#### Work task:
From the Extract about Maher's ministry, transcribe everything from "Other posts touch" down to "by the hierarchy.".

#### Extract:
####################

On the “Out in the Diocese of Allentown” Facebook page, which is the main public face of his ministry, Maher makes the case for the LGBTQ community’s place in the Christian vision, mixing humor and seriousness in about equal measure.

One meme portrays Jesus saying “Guys, I said I hate FIGS.” The reference is to the homophobic banners sported by protestors from the notorious Westboro Baptist Church, contrasted with the account of Jesus withering an unproductive fig tree. The lesson of the story is that people who produce no spiritual fruit lead lives worthy of condemnation.

Other posts touch on the travails of LGBTQ people, particularly the youngest. Confronted by confusion, bullying and rejection, they attempt suicide at a shockingly high rate — more than 30 percent, according to one study.

Maher wants to do much more. He presented an outline of his plans to the diocese. It calls for LGBTQ education in churches and schools, parish pride events, public forums and dozens of other programs backed by the hierarchy.

Schlert said he has to proceed cautiously in endorsing programs, especially when laypeople take on the role of educators.

“My hesitancy has always been ‘I have to promote the teachings of the church,” he said. “I have to have a level of confidence that they’ll be upheld.”

####################

[Stored data entries]

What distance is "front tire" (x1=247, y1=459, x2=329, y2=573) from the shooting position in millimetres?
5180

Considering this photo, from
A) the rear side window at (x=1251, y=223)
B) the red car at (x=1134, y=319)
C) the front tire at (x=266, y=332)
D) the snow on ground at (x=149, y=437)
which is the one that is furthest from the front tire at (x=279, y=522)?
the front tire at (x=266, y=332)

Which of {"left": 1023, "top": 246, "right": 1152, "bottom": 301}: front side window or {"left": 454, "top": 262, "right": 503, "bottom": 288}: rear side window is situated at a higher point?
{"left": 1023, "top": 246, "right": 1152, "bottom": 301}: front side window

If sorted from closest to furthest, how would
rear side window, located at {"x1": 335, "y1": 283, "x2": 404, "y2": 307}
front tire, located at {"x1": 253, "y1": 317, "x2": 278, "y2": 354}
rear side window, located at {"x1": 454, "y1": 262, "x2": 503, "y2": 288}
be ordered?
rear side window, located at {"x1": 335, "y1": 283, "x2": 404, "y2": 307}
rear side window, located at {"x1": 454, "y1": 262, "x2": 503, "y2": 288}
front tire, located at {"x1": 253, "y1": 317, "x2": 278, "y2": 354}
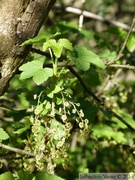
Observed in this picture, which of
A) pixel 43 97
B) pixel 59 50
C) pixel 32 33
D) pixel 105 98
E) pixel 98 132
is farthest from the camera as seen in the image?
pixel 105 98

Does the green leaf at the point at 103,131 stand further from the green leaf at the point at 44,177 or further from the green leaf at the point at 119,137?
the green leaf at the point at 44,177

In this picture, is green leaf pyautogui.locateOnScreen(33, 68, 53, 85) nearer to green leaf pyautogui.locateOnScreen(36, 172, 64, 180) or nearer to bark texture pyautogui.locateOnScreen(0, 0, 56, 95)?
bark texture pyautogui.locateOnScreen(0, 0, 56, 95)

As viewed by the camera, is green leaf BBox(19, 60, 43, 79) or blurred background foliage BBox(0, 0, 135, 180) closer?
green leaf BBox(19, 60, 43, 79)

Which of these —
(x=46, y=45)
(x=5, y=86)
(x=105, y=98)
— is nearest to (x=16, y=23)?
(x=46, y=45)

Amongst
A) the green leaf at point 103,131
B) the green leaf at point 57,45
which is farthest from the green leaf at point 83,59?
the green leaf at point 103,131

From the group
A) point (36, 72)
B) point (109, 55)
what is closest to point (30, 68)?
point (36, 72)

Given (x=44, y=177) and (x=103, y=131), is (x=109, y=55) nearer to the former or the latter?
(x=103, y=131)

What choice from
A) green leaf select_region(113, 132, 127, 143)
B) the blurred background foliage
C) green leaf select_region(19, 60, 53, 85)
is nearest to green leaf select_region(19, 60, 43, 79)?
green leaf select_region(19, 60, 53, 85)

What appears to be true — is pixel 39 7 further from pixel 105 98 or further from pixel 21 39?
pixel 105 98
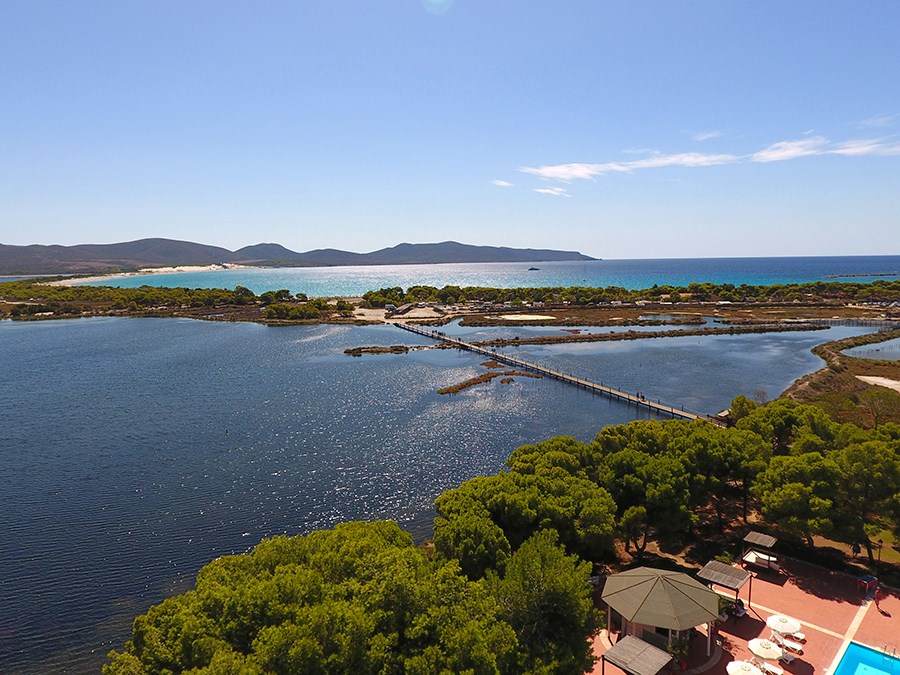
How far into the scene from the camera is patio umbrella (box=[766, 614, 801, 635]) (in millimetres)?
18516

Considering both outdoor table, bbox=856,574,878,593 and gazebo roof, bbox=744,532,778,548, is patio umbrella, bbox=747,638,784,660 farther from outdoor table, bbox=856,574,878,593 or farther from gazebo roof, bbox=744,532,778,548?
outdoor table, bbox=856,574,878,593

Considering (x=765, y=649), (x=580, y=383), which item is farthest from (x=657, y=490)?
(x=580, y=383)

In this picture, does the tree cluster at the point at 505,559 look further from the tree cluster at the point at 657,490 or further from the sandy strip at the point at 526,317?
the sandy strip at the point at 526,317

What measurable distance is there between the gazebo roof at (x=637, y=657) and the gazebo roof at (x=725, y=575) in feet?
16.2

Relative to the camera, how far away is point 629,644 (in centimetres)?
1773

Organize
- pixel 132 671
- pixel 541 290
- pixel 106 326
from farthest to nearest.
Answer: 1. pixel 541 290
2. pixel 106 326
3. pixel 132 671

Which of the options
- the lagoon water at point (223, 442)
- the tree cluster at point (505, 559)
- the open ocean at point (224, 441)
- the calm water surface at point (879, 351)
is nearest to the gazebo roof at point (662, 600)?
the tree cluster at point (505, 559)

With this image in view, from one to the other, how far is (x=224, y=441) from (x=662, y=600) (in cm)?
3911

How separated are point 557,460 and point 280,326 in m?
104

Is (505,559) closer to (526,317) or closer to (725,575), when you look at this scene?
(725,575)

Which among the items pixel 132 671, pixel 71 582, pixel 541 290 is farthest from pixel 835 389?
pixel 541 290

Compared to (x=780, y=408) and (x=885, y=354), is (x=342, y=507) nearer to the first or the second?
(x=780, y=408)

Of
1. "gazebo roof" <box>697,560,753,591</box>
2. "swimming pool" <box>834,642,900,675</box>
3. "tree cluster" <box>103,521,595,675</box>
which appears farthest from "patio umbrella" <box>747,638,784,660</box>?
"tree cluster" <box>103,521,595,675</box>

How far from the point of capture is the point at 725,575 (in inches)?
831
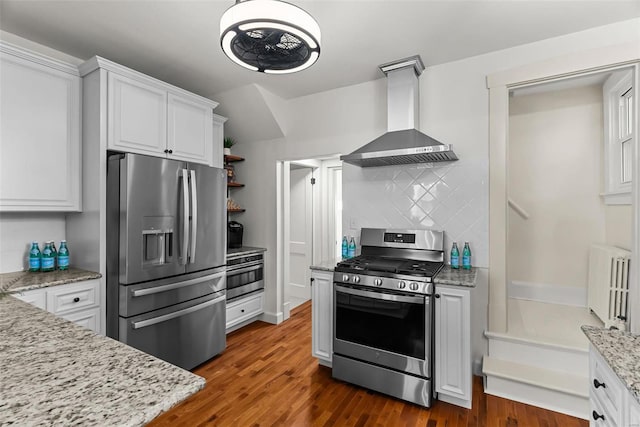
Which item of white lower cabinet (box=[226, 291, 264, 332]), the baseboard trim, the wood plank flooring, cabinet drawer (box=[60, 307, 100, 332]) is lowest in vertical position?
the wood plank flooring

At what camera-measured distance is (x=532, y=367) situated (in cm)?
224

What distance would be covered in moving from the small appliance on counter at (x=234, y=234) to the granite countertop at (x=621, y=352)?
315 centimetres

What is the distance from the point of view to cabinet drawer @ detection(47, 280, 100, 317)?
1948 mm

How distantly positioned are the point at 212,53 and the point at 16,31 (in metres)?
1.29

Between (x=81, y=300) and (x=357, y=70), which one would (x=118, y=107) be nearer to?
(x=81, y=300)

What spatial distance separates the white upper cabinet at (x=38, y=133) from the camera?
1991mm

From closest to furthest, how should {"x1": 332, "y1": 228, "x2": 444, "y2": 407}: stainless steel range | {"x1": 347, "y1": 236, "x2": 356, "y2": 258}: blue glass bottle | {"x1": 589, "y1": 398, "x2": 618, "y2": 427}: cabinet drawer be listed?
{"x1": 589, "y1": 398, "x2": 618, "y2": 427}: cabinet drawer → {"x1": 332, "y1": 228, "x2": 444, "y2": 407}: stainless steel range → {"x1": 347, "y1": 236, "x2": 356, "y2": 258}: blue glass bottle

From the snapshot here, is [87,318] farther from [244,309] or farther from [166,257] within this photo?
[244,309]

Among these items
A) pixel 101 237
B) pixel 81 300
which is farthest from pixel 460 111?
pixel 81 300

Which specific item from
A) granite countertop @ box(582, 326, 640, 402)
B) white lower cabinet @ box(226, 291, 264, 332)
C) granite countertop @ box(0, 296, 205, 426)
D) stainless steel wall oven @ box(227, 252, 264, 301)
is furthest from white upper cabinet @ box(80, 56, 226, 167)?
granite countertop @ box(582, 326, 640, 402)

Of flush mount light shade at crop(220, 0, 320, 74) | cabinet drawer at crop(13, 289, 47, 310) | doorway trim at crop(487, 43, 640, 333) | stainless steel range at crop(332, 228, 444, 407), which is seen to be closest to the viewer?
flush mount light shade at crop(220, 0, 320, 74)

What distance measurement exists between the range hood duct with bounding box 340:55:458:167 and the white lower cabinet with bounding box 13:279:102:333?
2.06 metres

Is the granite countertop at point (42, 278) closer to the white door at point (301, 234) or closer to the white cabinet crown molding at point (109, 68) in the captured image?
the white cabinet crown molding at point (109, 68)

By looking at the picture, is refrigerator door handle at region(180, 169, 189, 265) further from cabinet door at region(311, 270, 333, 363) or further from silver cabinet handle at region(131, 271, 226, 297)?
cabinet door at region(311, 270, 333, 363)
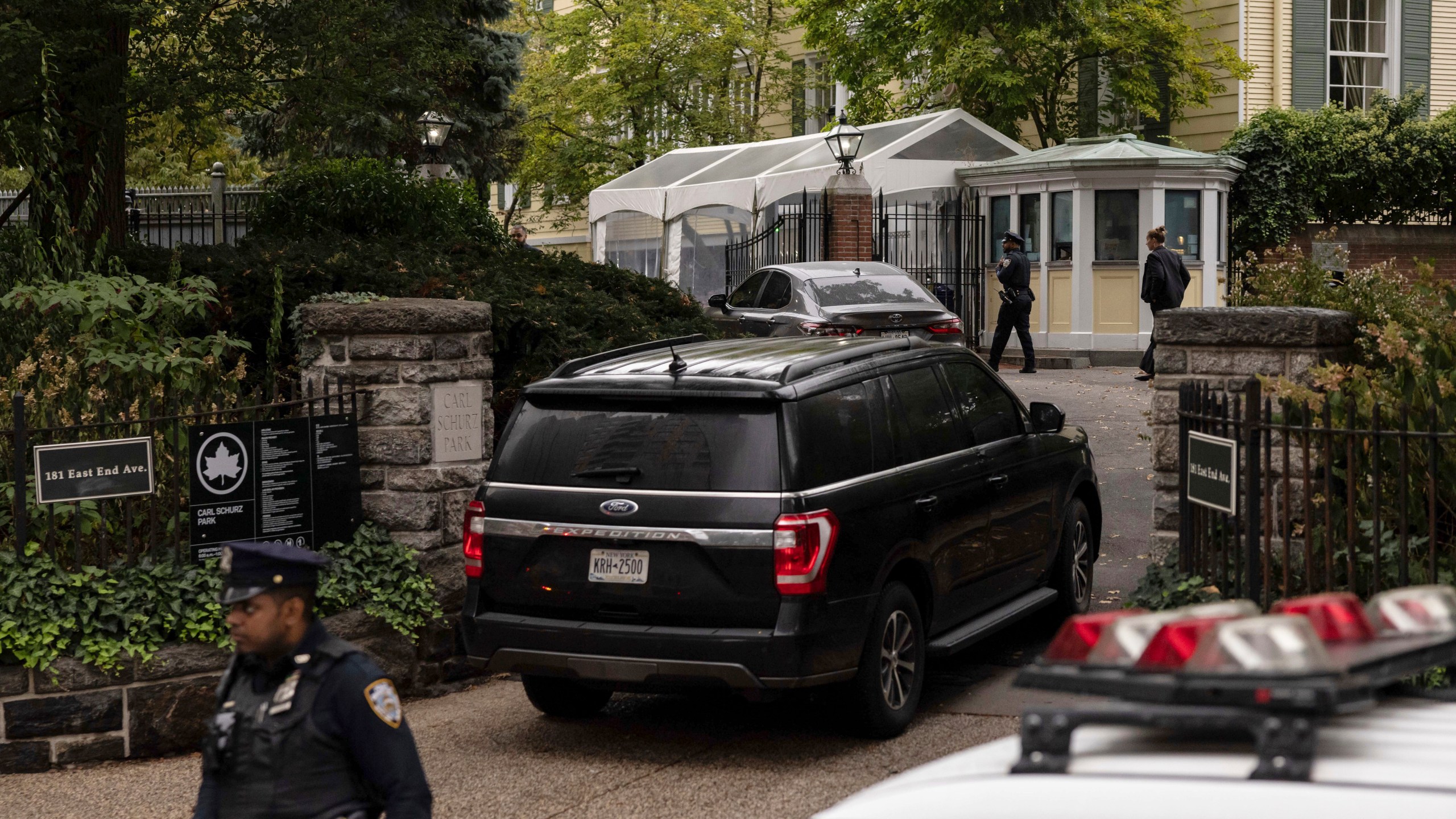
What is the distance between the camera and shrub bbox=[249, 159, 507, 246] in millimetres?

####################

#### Finished exercise:
Other posts touch on the travails of LGBTQ people, particularly the youngest. Confronted by confusion, bullying and rejection, they attempt suicide at a shockingly high rate — more than 30 percent, according to one study.

Maher wants to do much more. He presented an outline of his plans to the diocese. It calls for LGBTQ education in churches and schools, parish pride events, public forums and dozens of other programs backed by the hierarchy.